Putting politics over public safety
John Brennan is, at best, willfully blind about the most immediate national security threat of our time
An ominous pattern has been developing, particularly of late: The Obama administration seems determined to subordinate public safety to political expediency. If a course-correction is not effected promptly, the result is predictable. Americans will be needlessly harmed, and perhaps killed.
The most recent and obvious example was the release last week of hundreds of reportedly dangerous illegal aliens from federal detention. The rationale given was that the sequestration-dictated budget cuts made their incarceration unaffordable. The White House has disavowed any involvement in this reckless decision. But it was certainly in keeping with the President’s erstwhile mantra that extremely dire repercussions – including the disruption of critical public services – would flow from a fiscal train-wreck that he has refused either to acknowledge devising or to stave off.
Even more worrying is the erosion of public safety inherent in the administration’s “fundamental transformation” of our national security. Mr. Obama’s own civilian and military leaders have warned that the effect of the $500 billion cut over ten years impelled by sequestration, coming on top of the nearly $800 billion in reductions in Pentagon spending that have been previously ordered, will be to “hollow out” the military. History teaches that when we disarm in this fashion, others respond aggressively – at the expense of our vital interests and at huge costs, both in fiscal terms and in a much more precious currency: lives.
Then, there are the reductions Mr. Obama seems determined to make, unilaterally if necessary, in our nuclear deterrent forces. The President fancies that he is “leading from in front” in this instance, but not one other nuclear power is following him towards a “world without nuclear weapons.” In fact, in the absence of a safe, reliable and credible American “nuclear umbrella,” it is inevitable that global proliferation and instability will increase. That will scarcely enhance our public safety.
The poster child for putting political considerations ahead of prudent security practice is John Brennan, the President’s homeland security and counter-terrorism advisor whom he hopes the Senate will shortly approve as the next Director of the Central Intelligence Agency. Nothing could be more ill-advised.
The case against Brennan’s nomination has numerous elements. Members of the Senate’s Intelligence Committee have been rightly concerned about his apparent involvement in myriad leaks of highly classified information.

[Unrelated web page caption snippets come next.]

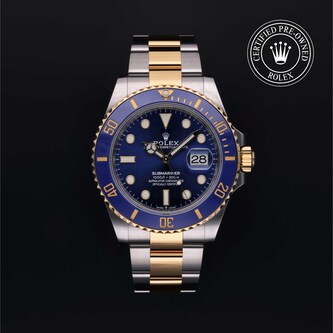 Rolex Certified Pre-Owned Submariner Date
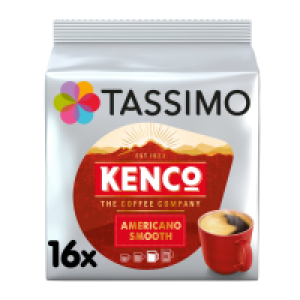 Tassimo Kenco Americano Smooth Pods 16 Pack 5.50 €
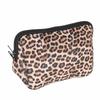 2 Pcs Neoprene Cosmetic Bag Waterproof Makeup Pouch Durable Makeup Organizer  Handbag Organizer
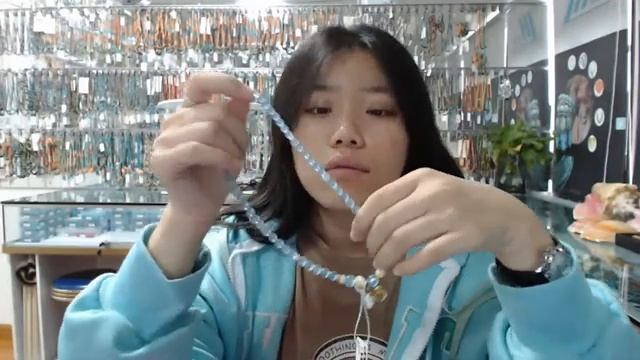 20231214-01 Pretty orange spiny oyster  handmade necklace full strand 16inch gift for women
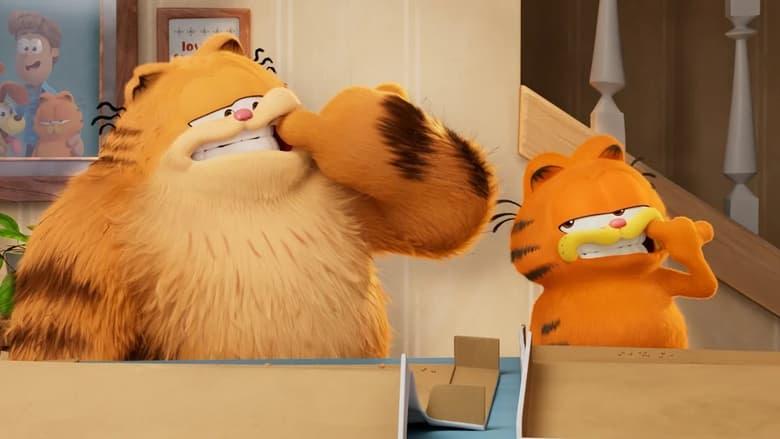 Garfield và bố bắt tay nhau đi phiêu lưu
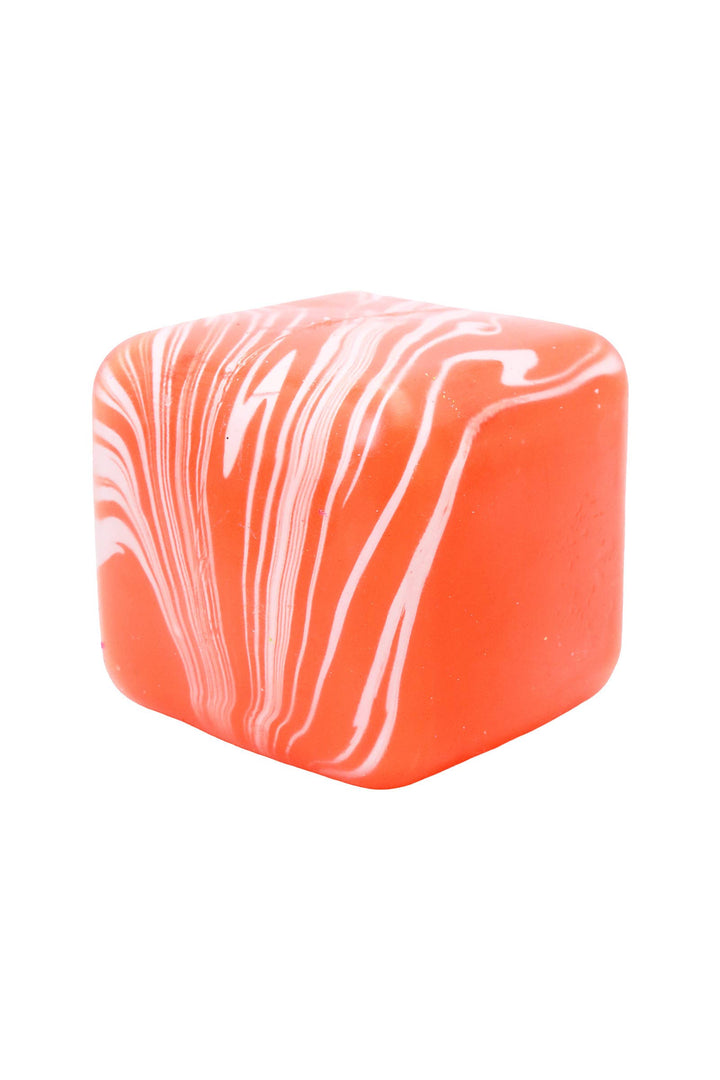 MARBLED CUBE SQUISHY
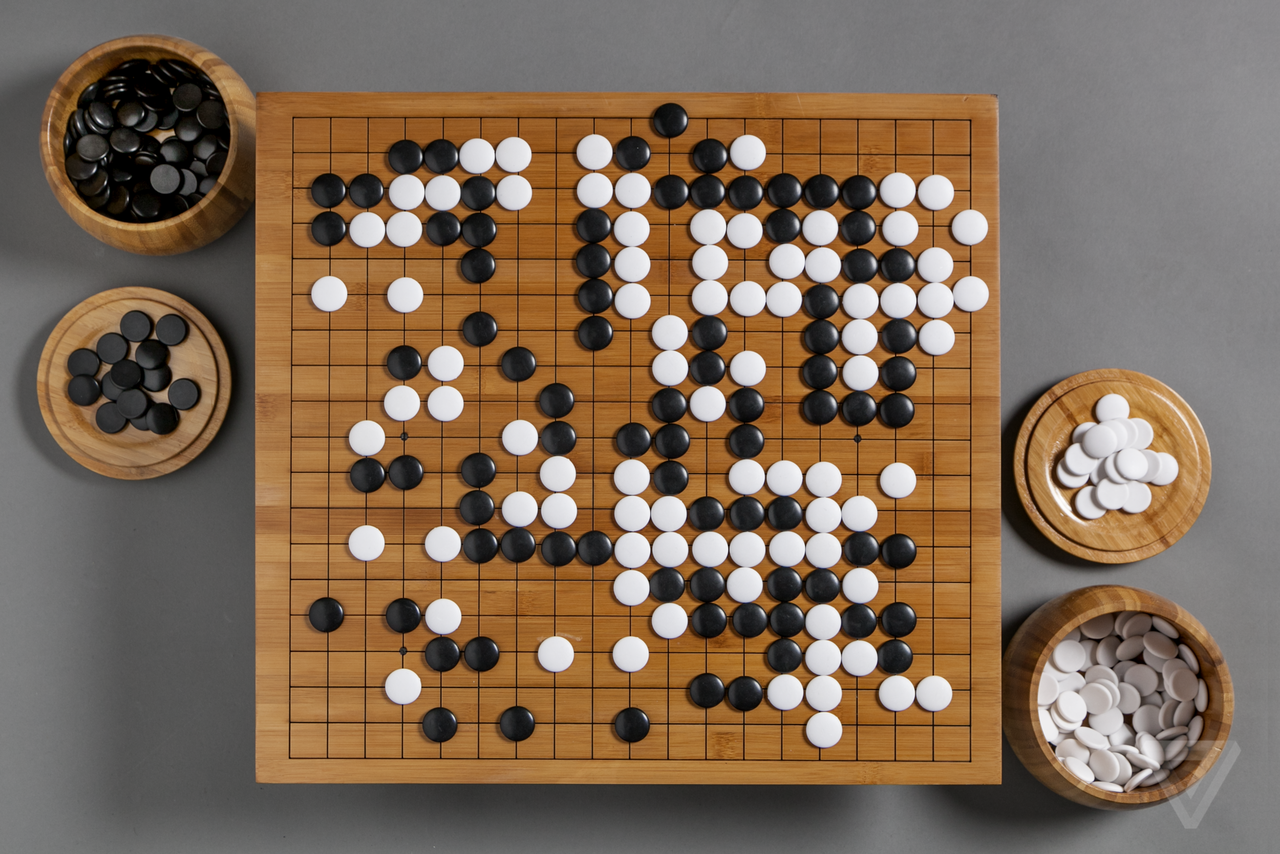 Google AlphaGo thang nha vo dich co vay the gioi lan 3 hinh anh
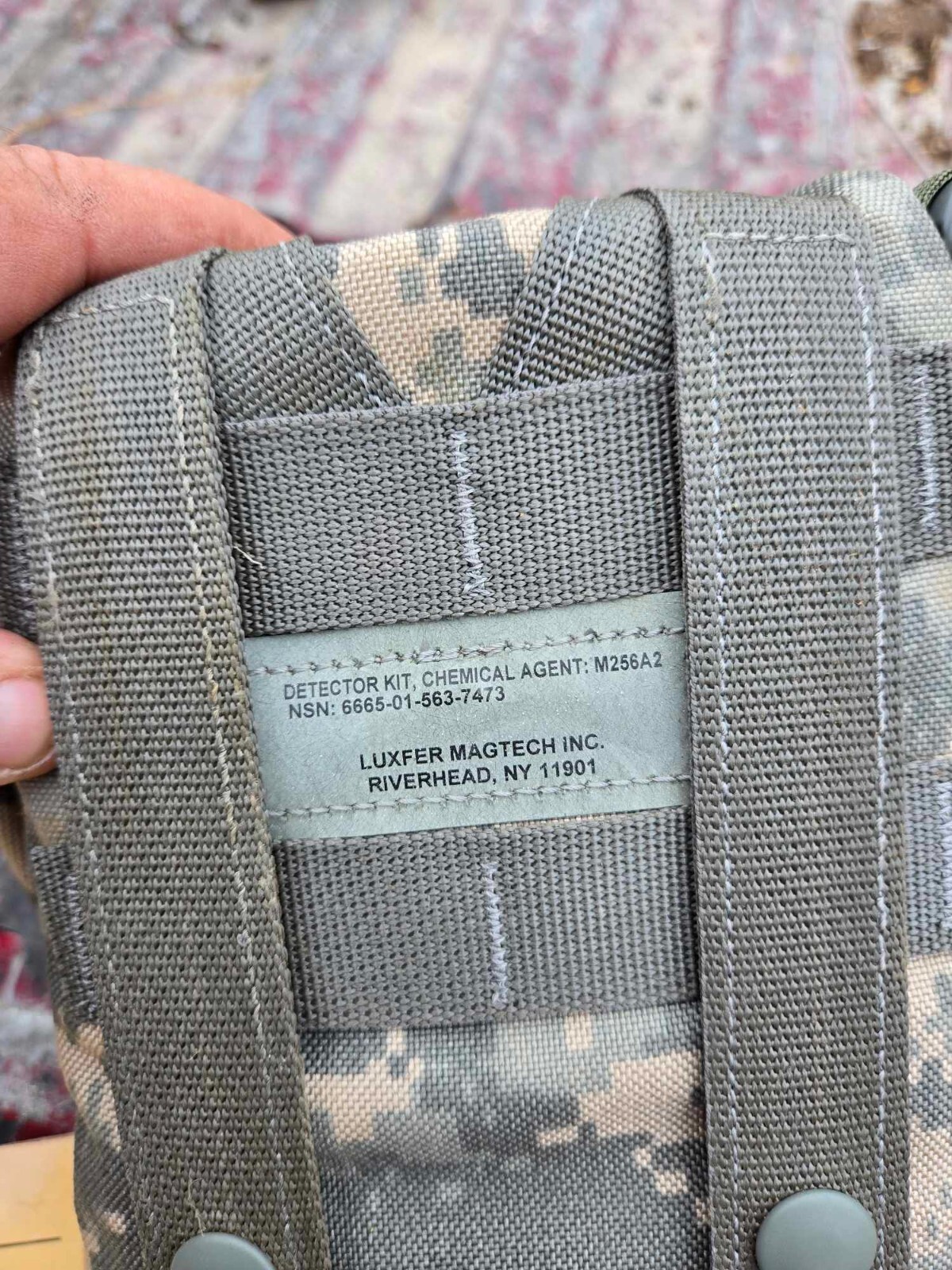 m256A2 NOS army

These include the compromise of a most sensitive joint UK-Saudi intelligence operation that prevented a sophisticated terrorist attack and the sharing with Hollywood filmmakers of sensitive details concerning the raid that killed Osama bin Laden.
Brennan also seems to have been party to lying to legislators, for whom he has ill-concealed contempt. Notably, it seems he was involved with an interagency “Deputies Committee” that, in the immediate aftermath of the murderous September 11th terrorist attack in Benghazi, reworked after-action briefers’ “talking points” – resulting in the unfounded claim that it was precipitated by an offensive video, not the attackers’ lust for jihad.

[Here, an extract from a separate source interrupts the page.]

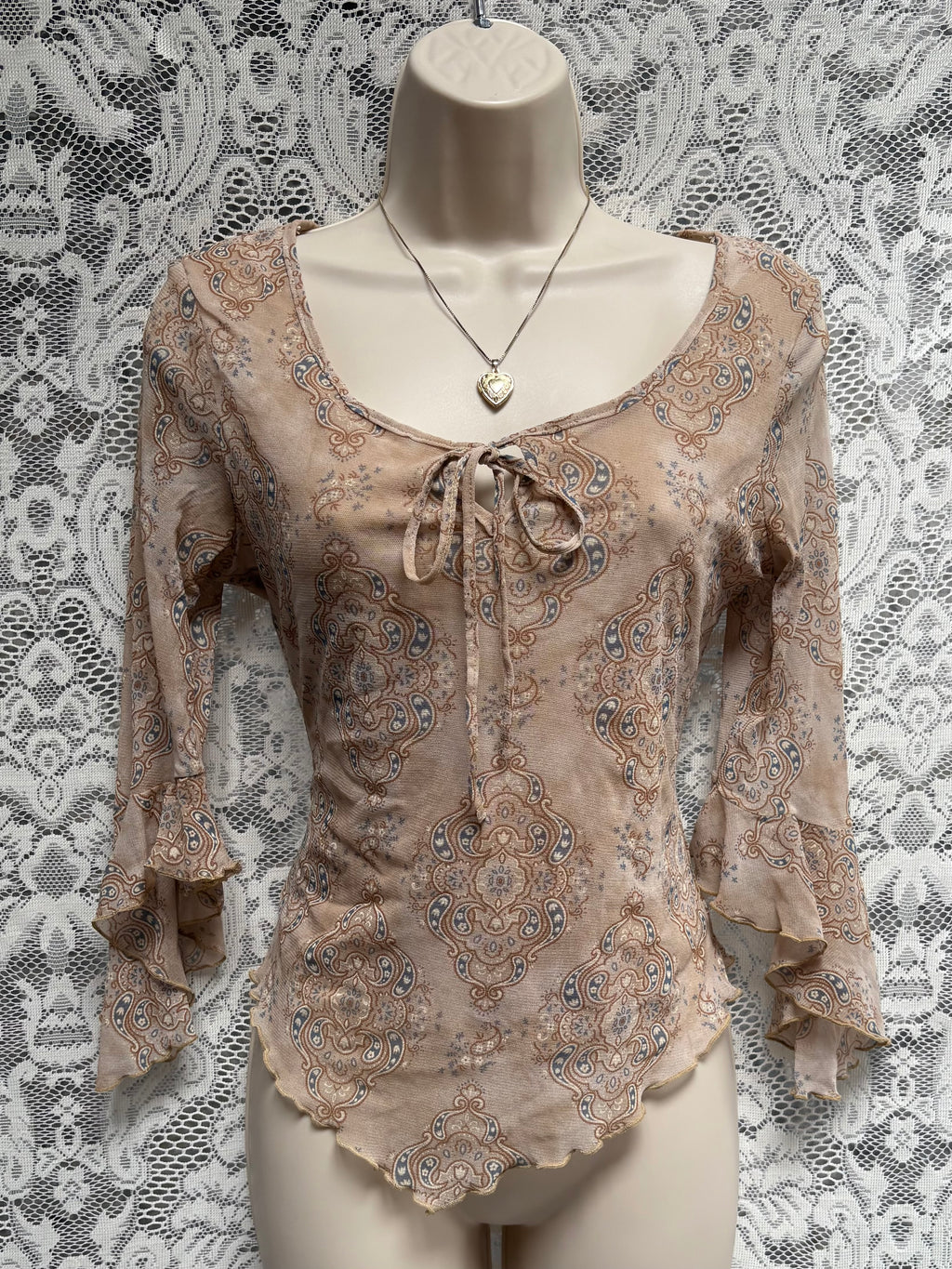 The Elena Blouse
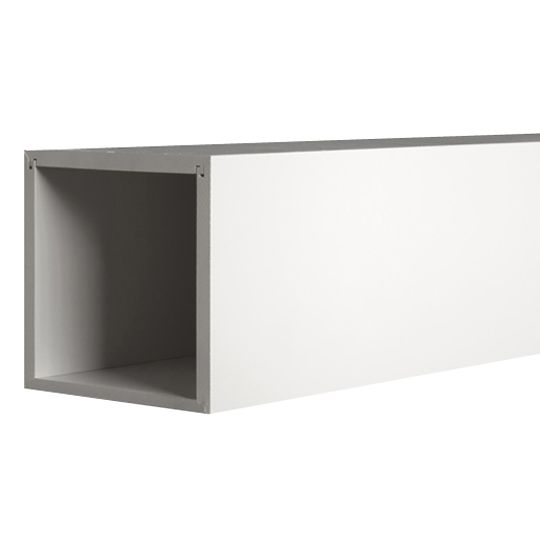 Azek 8" x 8" x 10' Column Wrap - Traditional Finish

Speaking of jihad, John Brennan’s failure to comprehend this term is emblematic of the most important reason for the Senate to regard the prospect of him leading the CIA as a prescription for still further endangering of public safety. In a May 2010 address, Brennan declared that: “Jihad is a holy struggle, a legitimate tenet of Islam, meaning to purify oneself or one’s community.”
In fact, Muslims who adhere to the orthodox and totalitarian Islamic doctrine they call shariah know jihad to be a legitimate tenet of their belief system, alright, but that it means holy war against the unbelievers. They understand “purification” to be about ensuring the triumph of shariah, both locally and globally.
Further egregious strategic errors flow from this fundamental, and potentially fatal, misjudgment by John Brennan and the administration he serves: The avowedly jihadist and shariah-imposing Muslim Brotherhood has been legitimated, empowered, funded, armed and emboldened. On Brennan’s watch, training materials and trainers that make clear such Islamists are unalterably our enemies have been purged government-wide. And Muslim Brothers have effectively been made the arbiters of who and what shall be used in future training to “counter violent extremism” underwritten by federal funds. The peril to public safety posed by such decisions is obvious.
John Brennan is, at best, willfully blind about the most immediate national security threat of our time. At worst, he has spent the past four years enabling its ascendancy abroad and its growth andinfluence operations here at home.
The Brennan nomination has engendered bipartisan opposition on other counts. The Left opposes his past involvement in so-called “enhanced interrogation techniques” and his current role in the lethal use of drones. With respect to the former, the Intelligence Committee should carefully consider the CIA’s impending response to a controversial $40 million study commissioned by that panel’s majority before bringing Brennan’s confirmation to a vote. And with respect to the latter, Republicansupport for such drone strikes should not obscure – or be allowed to minimize – the unacceptability of the nominee’s myriad other defects.
President Obama’s record of putting his partisan political interests ahead of the best interests and even the safety of the American people is unconscionable. The Senate must not condone this practice, let alone contribute to it, by confirming one of its prime-movers, John Brennan, as the next CIA Director.